**Tasks and exercises:**
[1] The article about César Chávez names several kinds of places that have been named or renamed for him. List them.
[2] Pick up the article about César Chávez after its last sentence and carry it forward.

**Provided passage:**
Illustration by Raul Alonzo
/
Texas Standard

On Oct. 9, 2012, under the soft light of the Southern California sun, President Barack Obama spoke to a crowd of thousands.

He had arrived in Keene, Calif., earlier that day to dedicate the César E. Chávez National Monument, located at the former headquarters of the United Farm Workers, nicknamed La Paz – “the peace.”

The monument spans only two acres but is home to both a museum and the gravesite of Chávez and his wife, Helen. It’s one of countless monuments, schools, parks and streets either named or renamed to solidify his place in American history.

Obama’s speech focused on things everybody knows about Chávez: He was an organizer, he fought tirelessly for farmworkers, and he refused to compromise on his principles.

Though he passed away in 1993, Chávez is still perhaps the most famous labor organizer in American history. His organization of farmworkers, his hunger strikes, and his grape boycotts have made him one of the few Latino icons of the civil rights era.

**Dataset extract:**
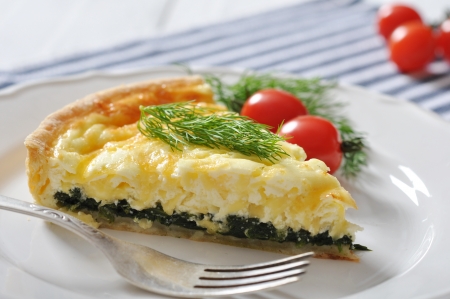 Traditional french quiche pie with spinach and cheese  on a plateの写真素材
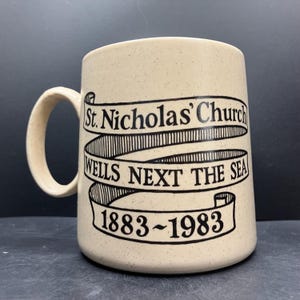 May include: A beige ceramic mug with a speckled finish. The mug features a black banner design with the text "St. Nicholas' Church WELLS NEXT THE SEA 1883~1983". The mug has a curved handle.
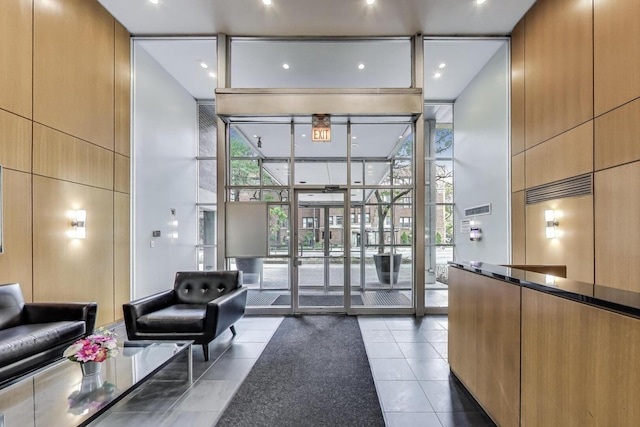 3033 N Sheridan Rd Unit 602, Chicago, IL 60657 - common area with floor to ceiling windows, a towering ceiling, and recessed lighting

**Replies:**
[1] Monuments, schools, parks, and streets.

[2]
A Los Angeles Times poll from 1983 revealed that he was the Latino that Latinos in California admired most – above both actor Ricardo Montalbán and baseball player Fernando Valenzuela. It’s that status that’s made him an integral part of Hispanic heritage in America.

Chávez’s contributions to farmworkers and the history of labor are historic – but like all historical figures, he’s complicated.

Inspired by an ‘original sin’

Born in 1927, Chávez was raised in Yuma, Ariz. Like most minorities, he didn’t grow up with much, but he was raised around family, and they usually had enough to eat from working their land. When Chávez was 11, his family lost their farm during the Depression, packed their bags and became migrant farmworkers – constantly relocating around California for seasonal work.

It was then that Chávez got a firsthand look at how backbreaking the work was. In the first half of the 20th century, farmworkers were among the most excluded and ignored people in America. They were the brown, uneducated Spanish speakers that spent their lives toiling under the sun.

Labor organizer César Chávez speaks during a 1979 interview.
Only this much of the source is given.